Они пожали друг другу руки в последний раз, после чего Старвик и Элинор повернулись и пошли прочь. Таким образом, с такими краткими и случайными словами узы дружбы, вся преданность, вера и страстные обещания молодости были навсегда разрушены. Они видели друг друга после — жизнь порой случайно сталкивала их, — но никогда больше не говорили друг с другом.
Они ждали в неловком молчании, пока не проводили Старвика и Элинор, которые сели в такси и уехали. Тогда они с Энн вместе пошли пешком по большому четырехугольному двору Лувра. Дымка голубоватого тумана, мягкая, расплывчатая, как вуаль, повисла в воздухе над уходящими вдаль просторами Тюильри и площади Согласия. Маленькие такси мчались по широкому пространству между огромными крыльями Лувра и через арки, наполняя воздух угрожающим гулом, как рассерженные осы, и пронзительно, взволнованно гудя своими сигналами. И через эту завесу синеватой дымки ушей Юджина и Энн достиг подавляющий, таинственный голос Парижа: то был звук, огромный и журчащий, как само время, слитый воедино из ярых криков и гомона его четырех миллионов жителей, и в то же время странно приглушенный, соблазнительный, чувственный, жестокий и захватывающий, наполненный одновременно жизнью и смертью. Таинственный аромат этой жизни наполнил Юджина мощным опьянением своей магии. Он вдохнул в легкие острый дымный воздух, содержавший, казалось, некое особо тонкое благовоние огромного города надежд и тайных обещаний, горя, радости и ужаса, дикого безымянного голода и нестерпимого желания. Воздух заставил онеметь его внутренности и члены от какого-то чувственного предвидения, заставил его сердце биться сильно и быстро, заставил его дыхание ускориться, он смешался с током и пульсом крови и заставил горе, радость, печаль и дикую боль смешаться в единую магию неосязаемого желания, все ускорявшую ритм его сердца.
Они медленно шли по огромному двору Лувра, потом прошли под гигантской каменной кладкой Арки и попали на Рю-де-Риволи. Улица во второй половине дня кишела, как какая-то плотная паутина: чувственная, сложная, запутанная, полная жизни и движения; подавляющий огромный улей, смешение бизнеса и развлечения; улица была полна блестящими машинами, рычанием моторов, криками, гудением сигналов, угрожающим гудением машин, а с другой стороны, под арочными колоннадами, непрекращающимися потоками кишела толпа.
Они пересекли улицу и направились через тесный лабиринт переулков на площадь Комеди Франсез, где нашли столик на террасе «Режанс». Приятное старое кафе во второй половине дня пестрело болтающими, развлекающимися кучками посетителей, и все же, по сравнению с бесконечным яростным кишением на улицах, оно было странно спокойным, отстраненным и приятным.
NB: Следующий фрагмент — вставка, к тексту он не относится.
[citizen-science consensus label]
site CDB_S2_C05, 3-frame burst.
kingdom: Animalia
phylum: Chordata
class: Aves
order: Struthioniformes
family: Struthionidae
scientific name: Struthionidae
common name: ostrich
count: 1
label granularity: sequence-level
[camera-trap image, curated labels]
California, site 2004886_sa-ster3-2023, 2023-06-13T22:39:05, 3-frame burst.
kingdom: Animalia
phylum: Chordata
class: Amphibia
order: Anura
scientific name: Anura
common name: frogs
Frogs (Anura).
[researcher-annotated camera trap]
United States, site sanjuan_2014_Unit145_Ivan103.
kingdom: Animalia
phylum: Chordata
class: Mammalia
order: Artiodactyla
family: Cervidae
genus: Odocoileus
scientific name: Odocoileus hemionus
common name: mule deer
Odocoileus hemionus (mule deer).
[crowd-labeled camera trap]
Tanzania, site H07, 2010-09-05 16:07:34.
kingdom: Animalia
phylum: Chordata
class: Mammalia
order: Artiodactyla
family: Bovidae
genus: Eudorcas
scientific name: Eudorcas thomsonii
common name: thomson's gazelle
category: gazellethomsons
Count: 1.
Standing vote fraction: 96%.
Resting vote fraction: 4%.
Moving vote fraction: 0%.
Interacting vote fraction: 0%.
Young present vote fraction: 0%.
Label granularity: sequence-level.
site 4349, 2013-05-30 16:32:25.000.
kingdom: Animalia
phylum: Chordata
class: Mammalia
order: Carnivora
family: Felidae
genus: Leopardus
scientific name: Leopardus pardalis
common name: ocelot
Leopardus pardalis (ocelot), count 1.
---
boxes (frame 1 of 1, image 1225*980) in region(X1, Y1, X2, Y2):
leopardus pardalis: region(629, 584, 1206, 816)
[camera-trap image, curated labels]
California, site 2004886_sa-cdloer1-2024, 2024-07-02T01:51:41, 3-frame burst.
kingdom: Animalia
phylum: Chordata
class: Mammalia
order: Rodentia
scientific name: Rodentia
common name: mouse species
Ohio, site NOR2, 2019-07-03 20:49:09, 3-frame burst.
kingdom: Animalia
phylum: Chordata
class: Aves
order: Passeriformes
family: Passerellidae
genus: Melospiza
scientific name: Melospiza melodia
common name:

Маленькие отдельные веранды, старые столы, диваны и стены придавали кафе невероятно знакомый и интимный вид, как если бы они сидели в каком-то милом уединенном райке, выходившем окнами на жизнь, в ложе в старом театре, чьей сценой был весь мир.
На одной из дружелюбных, похожих на киоски, маленьких веранд приятного старого кафе они нашли столик в углу, у стены, сели и сделали заказ официанту. Затем, в течение некоторого времени, они пили коньяк, смотрели на мигающие огни на улице и ничего не говорили.
Потом Энн, не глядя на него, ровно, отрывисто и мрачно, почти лишенным интонаций голосом, спросила:
— Что вы с Фрэнком делали вчера вечером?
Волнение захлестнуло его, пульс участился, он быстро взглянул на нее и сказал:
— О, ничего. Мы поели в кафе, погуляли немного, вот и все…
— Всю ночь? — отрывисто переспросила она.
— Нет. Я ушел первым. Я был дома уже около полуночи.
— А что случилось с Фрэнком?
Он посмотрел на нее резко, испуганно.
— Случилось? Что ты имеешь в виду — что с ним случилось?
— Что он делал после того, как ты пошел домой?
— Откуда же мне знать? Он вернулся в студию, я полагаю. А почему ты спрашиваешь?
Она ничего не отвечала несколько секунд: просто сидела, глядя исподлобья на улицу. Когда она снова заговорила, она не смотрела на него, ее голос был ровным, жестким и холодно, тихо, мрачно невыразительным.
— Как ты считаешь, это очень мужественно для такого огромного верзилы, как ты, драться с мальчиком комплекции Фрэнка?
Горячая ярость душила его, залила его глаза ослепительным потоком. Он стиснул зубы, тихонько покачался вперед-назад и заговорил тихим, еле сдерживаемым голосом:
— Ах, так он, получается, сказал тебе? Он пришел и начал ныть, что я его обидел, да? Проклятый маленький…
— Он не сказал нам ничего, — коротко возразила она. — Фрэнк не такой, он не станет ныть. Только мы не могли не заметить шишку на затылке размером с гусиное яйцо, и у меня не заняло много времени сообразить все остальное.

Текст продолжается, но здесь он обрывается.